(Brief descriptive captions)
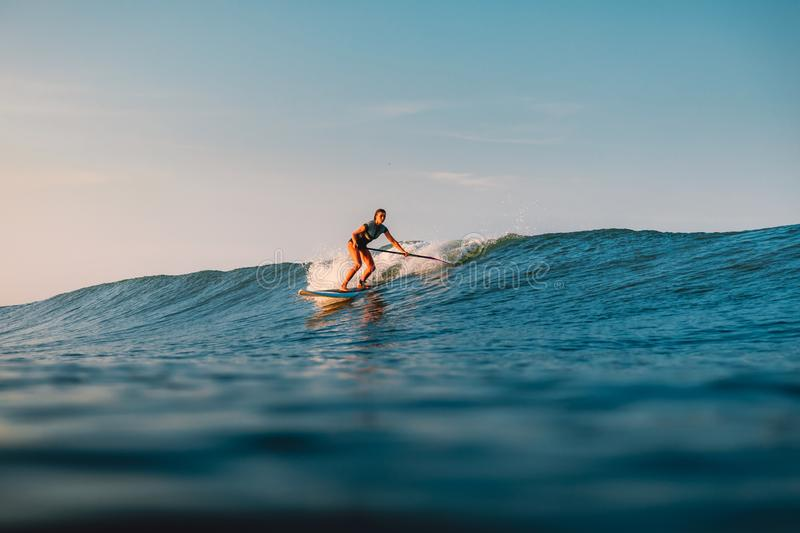 April 12, 2019. Bali, Indonesia. Stand Up Paddle surfer ride on ocean wave. Stand Up Paddle surfing at waves in Bali stock photography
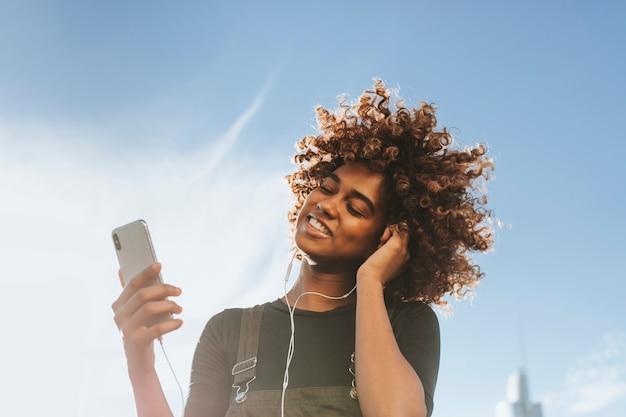 彼女の電話から音楽を聴いている女の子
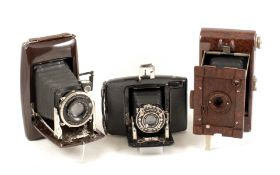 Group of Three Folding Bakelite Roll Film Cameras. Comprising two uncommon Ebner cameras (both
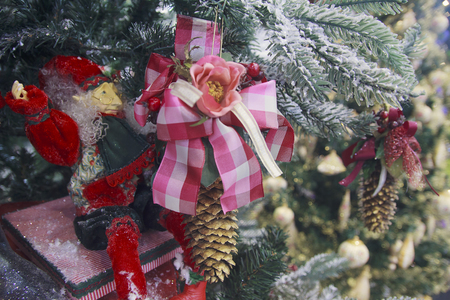 Christmas toy as a troll on the trees. Christmas decorations Stock Photo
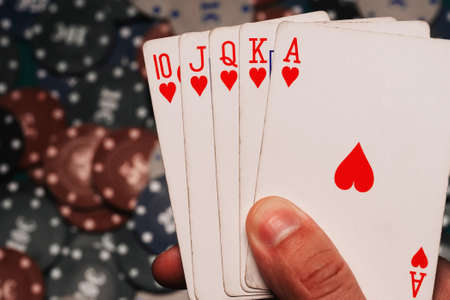 Royal flush in the hands of the player on the background of game chips
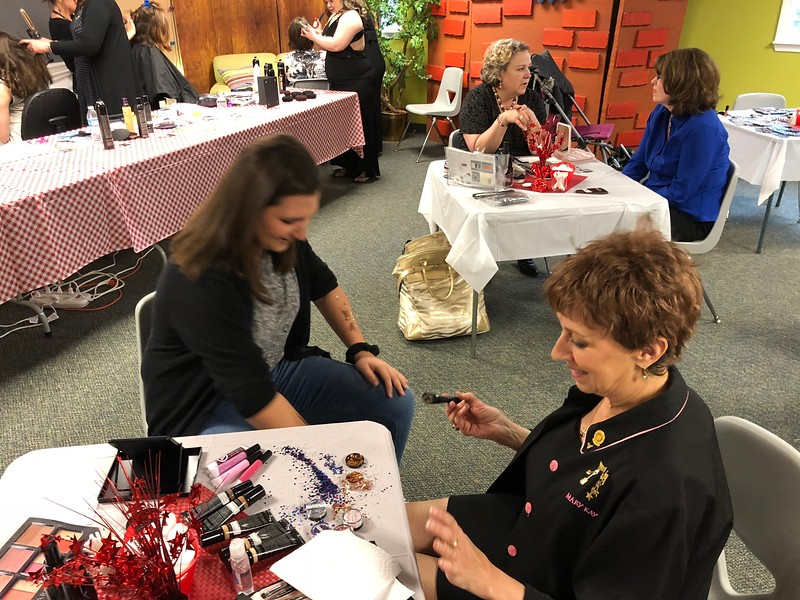 Makeup and hairstyling was offered for guests at the Special Needs Prom at Lake Orion United Methodist Church on Friday, May 11, 2018. Pastor John Ball said the many volunteers from the church and the community make the prom a special event. Stephen Frye / Digital First Media.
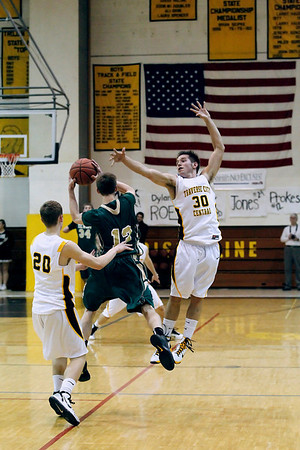 Record-Eagle/Jan-Michael Stump<br /> Traverse City West's Jeremiah Williams (12) passes between Traverse City Central's Jack Stevens (20) and Dylan Roe (30) in the first half of Frday's game.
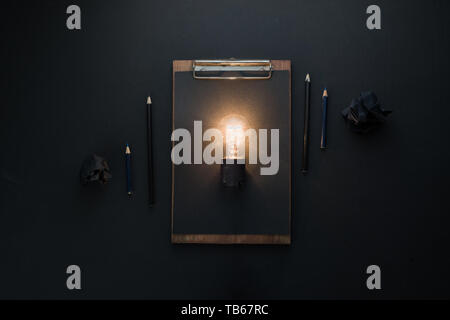 Light bulb shining in black flat lay with crumpled paper balls and a clipboard. The idea for engineering, building or construction concept with copy s - Stock Image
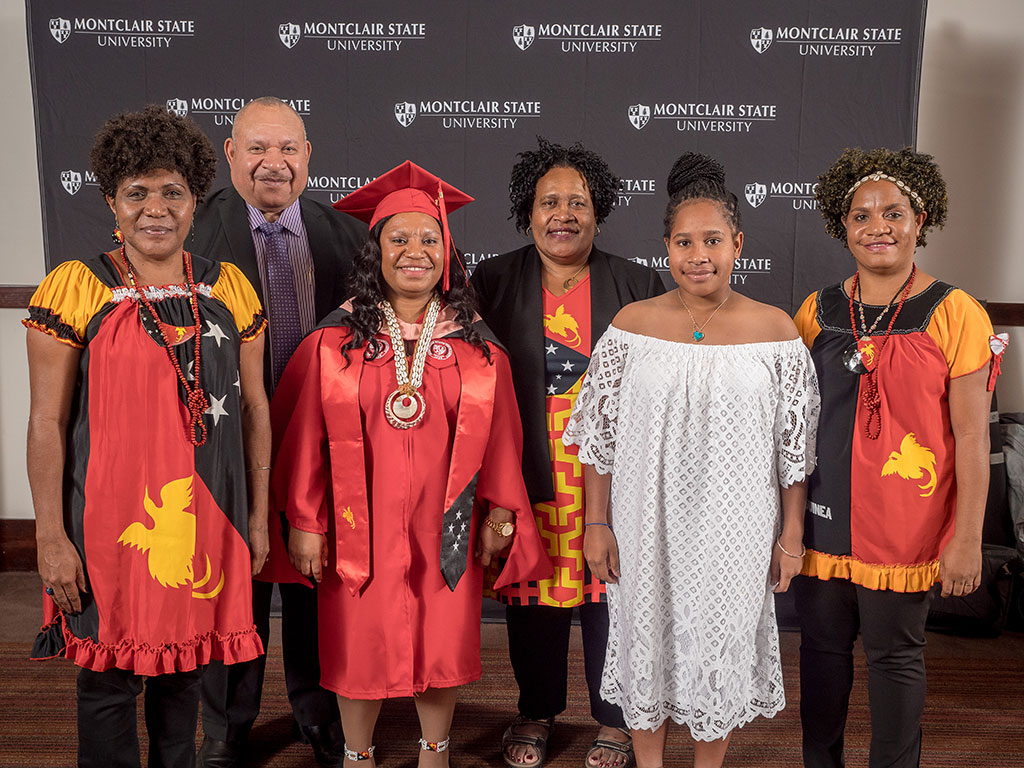 Political leaders and family traveled from Papua New Guinea to see Fulbright Scholar Rose Andrew receive a Master of Public Health. From left, front, Jennifer Makiba, Rose Andrew, Kikitani Andagali, Rhonda Andrew Kelwaip Liu; in back, Larry Libe Andagali and Janet Andagali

### Your task
Set down exactly the lines from the start of the records through the line containing "Record-Eagle/Jan-Michael Stump<br />", both included, and omit the pictures.

### Solution below
 April 12, 2019. Bali, Indonesia. Stand Up Paddle surfer ride on ocean wave. Stand Up Paddle surfing at waves in Bali stock photography
 彼女の電話から音楽を聴いている女の子
 Group of Three Folding Bakelite Roll Film Cameras. Comprising two uncommon Ebner cameras (both
 Christmas toy as a troll on the trees. Christmas decorations Stock Photo
 Royal flush in the hands of the player on the background of game chips
 Makeup and hairstyling was offered for guests at the Special Needs Prom at Lake Orion United Methodist Church on Friday, May 11, 2018. Pastor John Ball said the many volunteers from the church and the community make the prom a special event. Stephen Frye / Digital First Media.
 Record-Eagle/Jan-Michael Stump<br /> Traverse City West's Jeremiah Williams (12) passes between Traverse City Central's Jack Stevens (20) and Dylan Roe (30) in the first half of Frday's game.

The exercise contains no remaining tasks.